Understanding Prometheus Metrics
Prometheus is an open-source monitoring system designed to collect, store, and query real-time metrics from systems and applications. Metrics are fundamental to system and application monitoring, and Prometheus defines a specific format for metric data.
Metric Format: Prometheus metric data consists of a metric name, a set of key-value pairs called labels, a timestamp, and a numeric value. The metric name and labels together identify a specific metric, and the numeric value represents the measurement of that metric at the given timestamp. Here is an example of a metric in Prometheus format:
http_requests_total{method="POST", handler="/api/users", status="200"} 2436
In this example, http_requests_total
is the metric name, and method
, handler
, and status
are labels with their corresponding values. The value 2436
represents the number of HTTP requests made to the /api/users
handler using the POST
method that resulted in a 200
status code.
Metric Types
Prometheus defines four types of metrics: counters, gauges, histograms, and summaries.
- Counters: Counters represent a cumulative metric that monotonically increases over time. They are often used to track the number of events, such as requests or errors.
- Gauges: Gauges represent a metric that can go up or down over time. They are often used to track values that fluctuate, such as memory usage or CPU load.
- Histograms: Histograms represent a metric that is divided into buckets based on a set of predefined values. They are often used to track the distribution of values, such as response times or request sizes.
- Summaries: Summaries represent a metric that calculates the total count of events and their sum. They are often used to track the distribution of values, such as request durations or response sizes.
Metric Attributes
Prometheus also supports metric attributes, which provide additional information about metrics. Metric attributes are metadata that describe a metric and are not part of the metric value itself. For example, an attribute might describe the units of a metric or the source of the metric data.
Prometheus defines two types of metric attributes:
- Help Text: Help text provides a description of the metric and its intended use. It is used to help users understand the purpose and context of a metric. Help text is defined using a
HELP
statement in the Prometheus metric format. - Type: Type describes the type of the metric, such as counter, gauge, histogram, or summary. It is used to help users understand the behavior and interpretation of the metric. Type is defined using a
TYPE
statement in the Prometheus metric format.

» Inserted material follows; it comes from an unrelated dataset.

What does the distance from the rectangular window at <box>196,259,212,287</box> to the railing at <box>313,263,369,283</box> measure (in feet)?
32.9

Here is an example of a metric with help text and type attributes:
# HELP http_requests_total The total number of HTTP requests.
# TYPE http_requests_total counter
http_requests_total{method="POST", handler="/api/users", status="200"} 2436
In this example, the HELP
statement provides a description of the metric, and the TYPE
statement identifies it as a counter.
Metric Scraping
Prometheus scrapes metrics from targets, such as application servers, using a pull model. It sends HTTP requests to each target, which returns the metrics data in the Prometheus format. Prometheus then stores the metric data in a time-series database and exposes an API for querying the data.
Conclusion
Prometheus provides a powerful and flexible system for collecting, storing, and querying metric data. By understanding the metric format and the different types of metrics, you can effectively monitor your systems and applications and gain valuable insights into their performance and behavior.